Set down the lines from the one containing "In the scene, is" to the one containing "What is the distance", copying them verbatim, with both of those lines included.

---------- TASK INPUTS

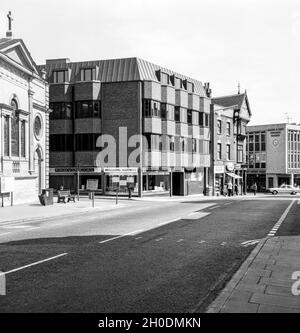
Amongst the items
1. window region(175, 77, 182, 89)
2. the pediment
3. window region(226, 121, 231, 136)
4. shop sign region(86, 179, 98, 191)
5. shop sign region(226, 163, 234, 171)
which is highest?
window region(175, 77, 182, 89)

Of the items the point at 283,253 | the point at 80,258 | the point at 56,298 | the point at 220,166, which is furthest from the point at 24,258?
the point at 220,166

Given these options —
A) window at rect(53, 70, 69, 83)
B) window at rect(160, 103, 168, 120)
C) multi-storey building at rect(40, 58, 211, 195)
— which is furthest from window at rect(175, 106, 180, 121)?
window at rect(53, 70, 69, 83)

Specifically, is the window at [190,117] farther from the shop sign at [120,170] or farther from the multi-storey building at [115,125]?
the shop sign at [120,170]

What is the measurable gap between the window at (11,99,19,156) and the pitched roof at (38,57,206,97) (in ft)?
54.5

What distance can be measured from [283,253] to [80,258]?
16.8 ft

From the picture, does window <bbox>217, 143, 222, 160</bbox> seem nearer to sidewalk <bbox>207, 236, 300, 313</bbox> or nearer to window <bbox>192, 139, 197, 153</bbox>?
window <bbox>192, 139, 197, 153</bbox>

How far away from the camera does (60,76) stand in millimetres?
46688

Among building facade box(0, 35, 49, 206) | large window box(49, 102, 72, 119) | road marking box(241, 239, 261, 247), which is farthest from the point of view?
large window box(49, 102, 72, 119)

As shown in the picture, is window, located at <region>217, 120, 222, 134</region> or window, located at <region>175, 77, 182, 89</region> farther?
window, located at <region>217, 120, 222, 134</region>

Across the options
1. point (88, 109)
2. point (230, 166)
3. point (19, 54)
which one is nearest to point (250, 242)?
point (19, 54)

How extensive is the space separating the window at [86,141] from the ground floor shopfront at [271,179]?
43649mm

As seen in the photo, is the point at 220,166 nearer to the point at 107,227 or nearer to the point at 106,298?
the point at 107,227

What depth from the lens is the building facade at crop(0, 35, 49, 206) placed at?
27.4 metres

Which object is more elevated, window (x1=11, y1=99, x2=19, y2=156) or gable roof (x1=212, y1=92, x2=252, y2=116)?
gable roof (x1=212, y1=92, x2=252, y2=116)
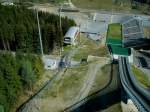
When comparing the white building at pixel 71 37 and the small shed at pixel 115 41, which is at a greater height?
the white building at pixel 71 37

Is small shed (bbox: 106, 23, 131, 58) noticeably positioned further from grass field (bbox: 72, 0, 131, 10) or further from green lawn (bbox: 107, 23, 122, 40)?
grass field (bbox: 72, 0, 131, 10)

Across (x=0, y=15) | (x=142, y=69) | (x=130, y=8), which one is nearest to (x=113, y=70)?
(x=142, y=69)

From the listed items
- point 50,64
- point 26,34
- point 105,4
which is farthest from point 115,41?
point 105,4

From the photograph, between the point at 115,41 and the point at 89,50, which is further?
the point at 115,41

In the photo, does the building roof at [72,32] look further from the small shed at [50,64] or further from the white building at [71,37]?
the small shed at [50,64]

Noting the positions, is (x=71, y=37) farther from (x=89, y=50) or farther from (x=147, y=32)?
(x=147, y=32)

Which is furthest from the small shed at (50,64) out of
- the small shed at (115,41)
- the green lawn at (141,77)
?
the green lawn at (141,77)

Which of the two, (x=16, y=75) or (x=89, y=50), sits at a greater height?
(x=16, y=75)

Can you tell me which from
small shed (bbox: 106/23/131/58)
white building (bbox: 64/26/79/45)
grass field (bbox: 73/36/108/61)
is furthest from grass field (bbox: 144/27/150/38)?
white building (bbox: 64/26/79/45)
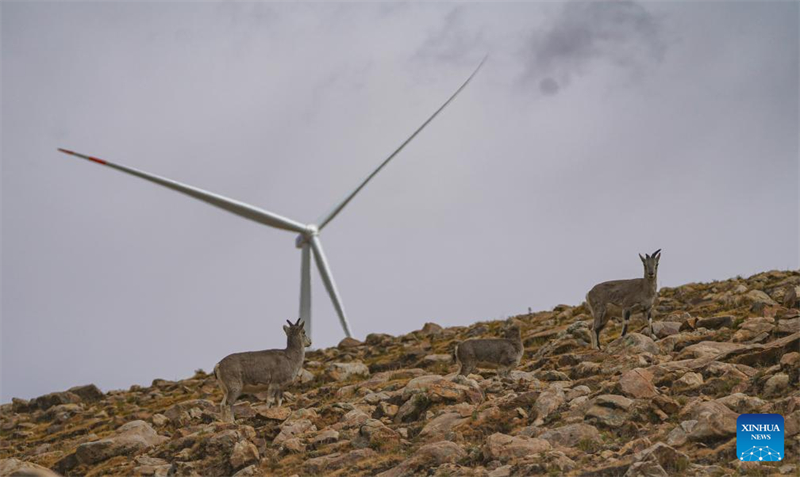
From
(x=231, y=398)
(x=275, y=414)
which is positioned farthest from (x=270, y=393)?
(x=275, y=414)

--------------------
---------- TASK INPUTS

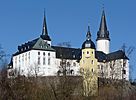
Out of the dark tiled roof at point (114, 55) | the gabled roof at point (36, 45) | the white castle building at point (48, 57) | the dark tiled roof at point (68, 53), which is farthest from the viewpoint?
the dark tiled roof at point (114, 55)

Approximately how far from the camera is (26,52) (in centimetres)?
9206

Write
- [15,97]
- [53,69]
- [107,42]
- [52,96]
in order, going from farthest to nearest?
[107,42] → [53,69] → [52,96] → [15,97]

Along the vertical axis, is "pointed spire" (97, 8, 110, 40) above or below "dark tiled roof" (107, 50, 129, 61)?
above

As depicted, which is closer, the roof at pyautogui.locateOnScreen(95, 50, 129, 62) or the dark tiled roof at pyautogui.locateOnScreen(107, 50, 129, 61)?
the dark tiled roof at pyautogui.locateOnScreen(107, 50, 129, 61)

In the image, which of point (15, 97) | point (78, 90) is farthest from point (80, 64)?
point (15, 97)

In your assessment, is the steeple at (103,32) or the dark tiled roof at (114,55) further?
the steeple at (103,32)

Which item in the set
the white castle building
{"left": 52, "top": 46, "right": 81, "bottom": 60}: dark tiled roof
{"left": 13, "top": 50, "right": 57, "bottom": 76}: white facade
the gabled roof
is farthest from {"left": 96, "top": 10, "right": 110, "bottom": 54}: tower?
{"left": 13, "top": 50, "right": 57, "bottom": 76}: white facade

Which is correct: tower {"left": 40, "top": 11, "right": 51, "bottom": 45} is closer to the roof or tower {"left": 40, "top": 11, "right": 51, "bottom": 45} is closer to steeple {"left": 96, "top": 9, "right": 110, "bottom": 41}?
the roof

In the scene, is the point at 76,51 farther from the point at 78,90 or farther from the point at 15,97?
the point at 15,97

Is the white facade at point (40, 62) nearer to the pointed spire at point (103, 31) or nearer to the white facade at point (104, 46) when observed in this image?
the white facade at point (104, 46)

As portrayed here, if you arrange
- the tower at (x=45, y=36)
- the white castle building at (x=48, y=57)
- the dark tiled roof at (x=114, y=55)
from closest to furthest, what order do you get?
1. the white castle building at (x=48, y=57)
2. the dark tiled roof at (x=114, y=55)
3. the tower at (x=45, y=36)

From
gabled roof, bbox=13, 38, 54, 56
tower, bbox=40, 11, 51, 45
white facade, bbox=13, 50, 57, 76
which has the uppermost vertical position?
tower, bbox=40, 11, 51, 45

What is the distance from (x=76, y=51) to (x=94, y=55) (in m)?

--------------------

● CORRECT OUTPUT
In the scene, is the point at 76,51 farther from the point at 78,90 or farther from the point at 15,97?
the point at 15,97

Is the white facade at point (40, 62) nearer to the pointed spire at point (103, 31) or nearer to the white facade at point (104, 46) when observed in this image?
the white facade at point (104, 46)

As portrayed here, if you arrange
- the tower at (x=45, y=36)
- the white castle building at (x=48, y=57)
- the dark tiled roof at (x=114, y=55)
from closest to furthest, what order do you get?
1. the white castle building at (x=48, y=57)
2. the dark tiled roof at (x=114, y=55)
3. the tower at (x=45, y=36)

From
gabled roof, bbox=13, 38, 54, 56
tower, bbox=40, 11, 51, 45
white facade, bbox=13, 50, 57, 76
which has the uppermost vertical position?
tower, bbox=40, 11, 51, 45

What is the distance from (x=76, y=51) to (x=94, y=55) (in m)?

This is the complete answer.